*Set task 1*:
In the post about the song Reckless Love below, list everything it says people do with or think about the song.

*Selected text*:
[START]
Most of you know that right now our family has been called to care for 2 young children. Guys, this is not anything we are ‘tooting our own horn’ about. It is so overwhelming most days. God has been working in my heart as we find our way every moment in this journey. Reckless Love by Cory Asbury has been an anthem for us in these months.
Most people know this song. They sing it, love it. Some people question it and think it’s overplayed. Whatever your opinion, think about this perspective: think of singing this song in relation to the people God has called you to love.
We are to be an extension of God’s hands and feet to every person we encounter. We are vessels of His love. So, if His love is reckless, shouldn’t we be as well? The bridge of this song is so incredibly powerful in this regard. This is where it gets to me. Read it:
“There’s no shadow You won’t light up, mountain You won’t climb up coming after me.
[END]
*Set task 2*:
From the entries, copy out word for word the lines starting at the one with "Observing the depicted" up to and including the one with "6781 millimetres".

*Source data*:
[START]
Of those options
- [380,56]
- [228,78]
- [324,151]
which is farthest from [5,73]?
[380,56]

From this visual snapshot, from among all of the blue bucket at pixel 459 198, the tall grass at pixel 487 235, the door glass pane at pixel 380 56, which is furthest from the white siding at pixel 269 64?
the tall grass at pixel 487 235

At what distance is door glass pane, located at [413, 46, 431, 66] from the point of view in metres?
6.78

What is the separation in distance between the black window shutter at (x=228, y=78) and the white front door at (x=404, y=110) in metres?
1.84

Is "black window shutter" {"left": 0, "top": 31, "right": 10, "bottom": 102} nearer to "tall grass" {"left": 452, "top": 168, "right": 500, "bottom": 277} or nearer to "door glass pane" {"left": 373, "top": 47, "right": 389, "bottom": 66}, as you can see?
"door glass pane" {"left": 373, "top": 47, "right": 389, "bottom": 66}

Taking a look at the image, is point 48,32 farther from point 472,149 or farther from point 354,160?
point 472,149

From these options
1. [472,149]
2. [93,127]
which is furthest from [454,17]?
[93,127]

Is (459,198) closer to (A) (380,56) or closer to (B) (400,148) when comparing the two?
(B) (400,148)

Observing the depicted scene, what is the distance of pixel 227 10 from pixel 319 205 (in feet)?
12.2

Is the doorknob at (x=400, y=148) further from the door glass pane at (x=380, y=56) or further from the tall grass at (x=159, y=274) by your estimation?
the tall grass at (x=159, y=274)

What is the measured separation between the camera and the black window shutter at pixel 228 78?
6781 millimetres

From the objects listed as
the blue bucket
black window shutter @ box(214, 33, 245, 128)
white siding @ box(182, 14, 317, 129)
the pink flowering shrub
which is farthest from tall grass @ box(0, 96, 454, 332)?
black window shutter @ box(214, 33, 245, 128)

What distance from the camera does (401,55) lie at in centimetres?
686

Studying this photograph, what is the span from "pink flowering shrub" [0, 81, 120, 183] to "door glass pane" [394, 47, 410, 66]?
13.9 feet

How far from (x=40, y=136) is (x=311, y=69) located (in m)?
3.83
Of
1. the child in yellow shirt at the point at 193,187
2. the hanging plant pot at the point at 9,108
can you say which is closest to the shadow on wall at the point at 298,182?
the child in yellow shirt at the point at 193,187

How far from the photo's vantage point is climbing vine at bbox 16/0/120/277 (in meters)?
[END]
*Full output 1*:
- sing it
- love it
- question it
- think it's overplayed

*Full output 2*:
Observing the depicted scene, what is the distance of pixel 227 10 from pixel 319 205 (in feet)?
12.2

Is the doorknob at (x=400, y=148) further from the door glass pane at (x=380, y=56) or further from the tall grass at (x=159, y=274) by your estimation?
the tall grass at (x=159, y=274)

What is the measured separation between the camera and the black window shutter at pixel 228 78?
6781 millimetres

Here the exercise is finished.